- **O que fazer**
Atualize o trecho sobre os fundos de pensão, trocando "portabilidade" por "transferência". Reproduza a passagem a partir do ponto em que aparece "Em uma primeira" e pare logo depois de "públicos e privados.".

As chamadas entidades fechadas de previdência complementar administram um patrimônio de R$ 1,17 trilhão, sendo que R$ 631,2 bilhões estão nas mãos de fundos de pensão patrocinados por instituições federais.
Apenas os maiores planos de benefício definido de Previ (Banco do Brasil), Petros (Petrobras) e Funcef (Caixa) reúnem R$ 380 bilhões desses ativos.
Nessa modalidade, o funcionário sabe quanto irá receber no futuro, independentemente do valor acumulado ao longo da vida laboral. A oferta desse tipo de plano é cada vez mais rara justamente pela tendência ao desequilíbrio, já que as contribuições recolhidas são insuficientes para bancar os pagamentos prometidos.
Mas os fundos de pensão ainda têm planos de benefício definido em fase de equacionamento, com cobranças extras pagas pelos participantes e suas patrocinadoras ao longo dos anos para amenizar o déficit.
Funcionários ativos e aposentados dos Correios, por exemplo, pagam valores extras ao fundo de pensão Postalis para cobrir um déficit de cerca de R$ 6 bilhões acumulado entre 2012 e 2014. Na Funcef, participantes de um dos planos chegam a pagar contribuição extra de 19,16% sobre a remuneração para ajudar a equacionar um rombo avaliado em R$ 20 bilhões.
O rascunho original com as mudanças planejadas pelo governo, obtido pela Folha, prevê mais flexibilidade para futuros beneficiários e permite a contratação de instituições privadas para administrar os planos de aposentadoria de funcionários públicos. Ela foi elaborada pelo grupo de trabalho IMK (Iniciativa de Mercado de Capitais) e tem apoio da área fiscal do governo e do Ministério do Trabalho e Previdência.
Já a Secretaria Especial de Desestatização, Desinvestimento e Mercados, órgão responsável pelo relacionamento do governo com suas estatais, defende uma proposta mais ampla, que estende a flexibilização a participantes atuais e permite a portabilidade de todos os planos.
Em uma primeira rodada de negociações, o grupo de trabalho IMK concordou em autorizar a portabilidade para atuais participantes de planos com contribuição definida. Nessa modalidade, os pagamentos são fixos, e o valor do benefício é calculado de acordo com o que foi acumulado. No entanto, eles representam uma fatia bem menor do patrimônio dos fundos: R$ 153,3 bilhões, considerando patrocinadores públicos e privados.
O impasse permanece envolvendo os participantes dos planos de benefício definido, cujos ativos somam R$ 711,4 bilhões.

- **Dados apresentados**
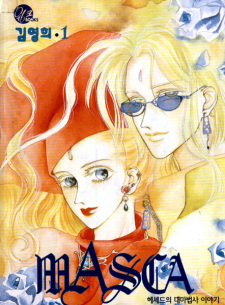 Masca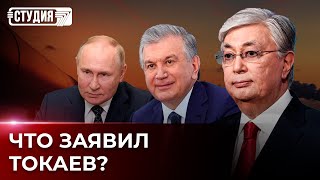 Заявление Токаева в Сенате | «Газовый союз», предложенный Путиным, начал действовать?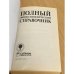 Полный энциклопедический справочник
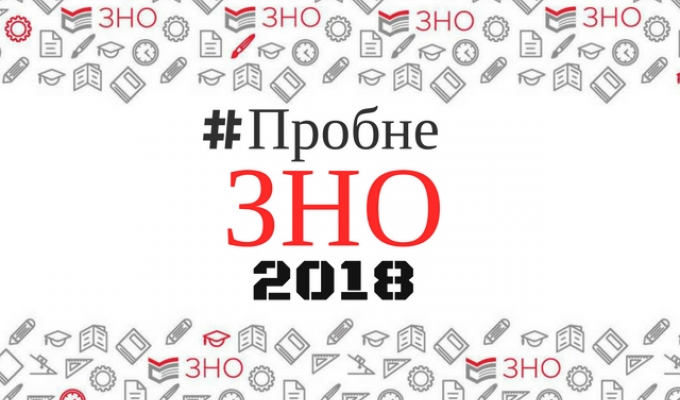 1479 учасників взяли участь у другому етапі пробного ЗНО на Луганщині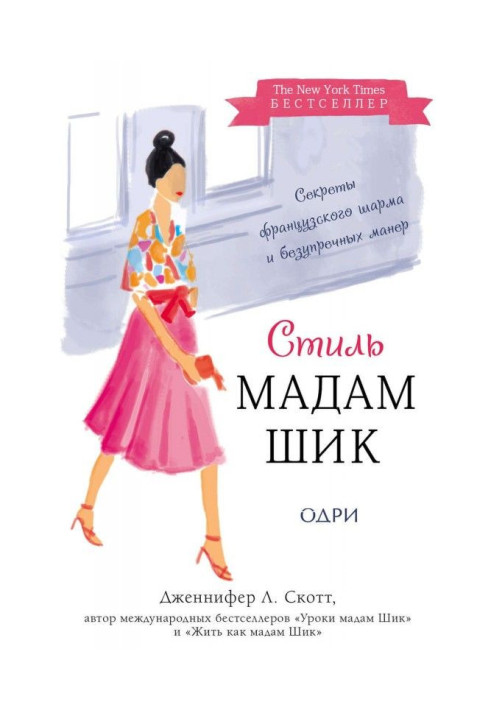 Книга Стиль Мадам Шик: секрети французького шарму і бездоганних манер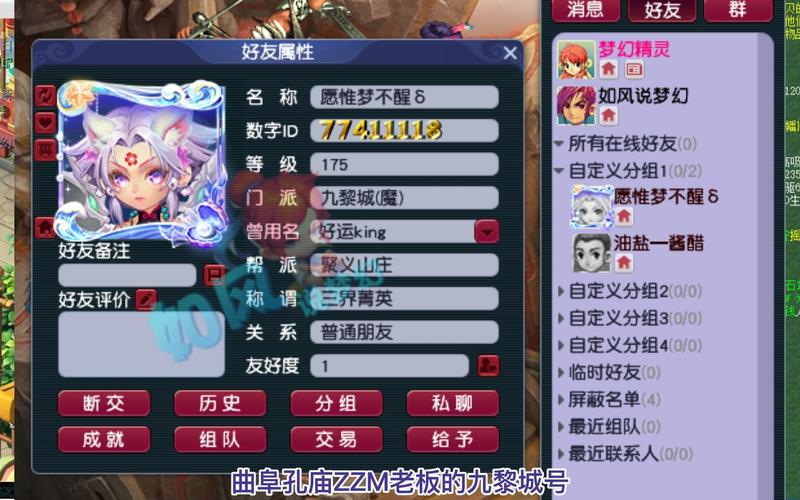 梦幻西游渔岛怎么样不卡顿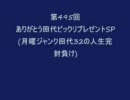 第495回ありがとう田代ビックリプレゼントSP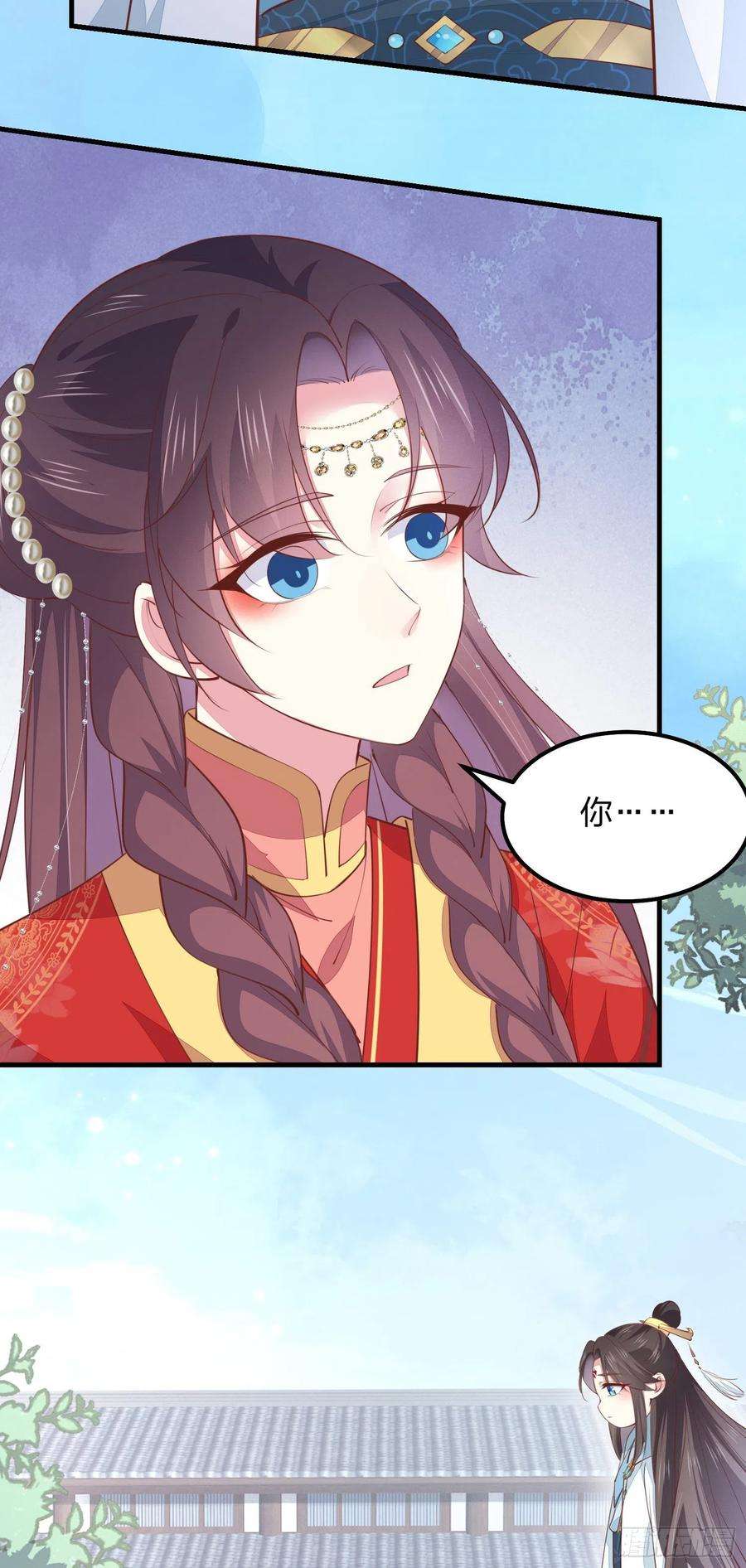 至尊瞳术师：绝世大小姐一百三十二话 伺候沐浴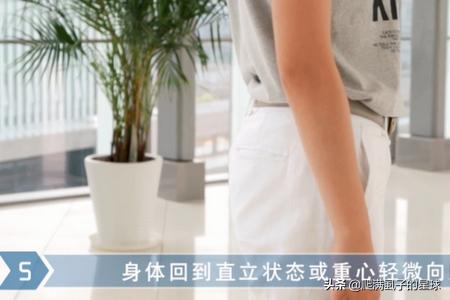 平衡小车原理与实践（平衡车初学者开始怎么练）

- **Resposta final**
Em uma primeira rodada de negociações, o grupo de trabalho IMK concordou em autorizar a transferência para atuais participantes de planos com contribuição definida. Nessa modalidade, os pagamentos são fixos, e o valor do benefício é calculado de acordo com o que foi acumulado. No entanto, eles representam uma fatia bem menor do patrimônio dos fundos: R$ 153,3 bilhões, considerando patrocinadores públicos e privados.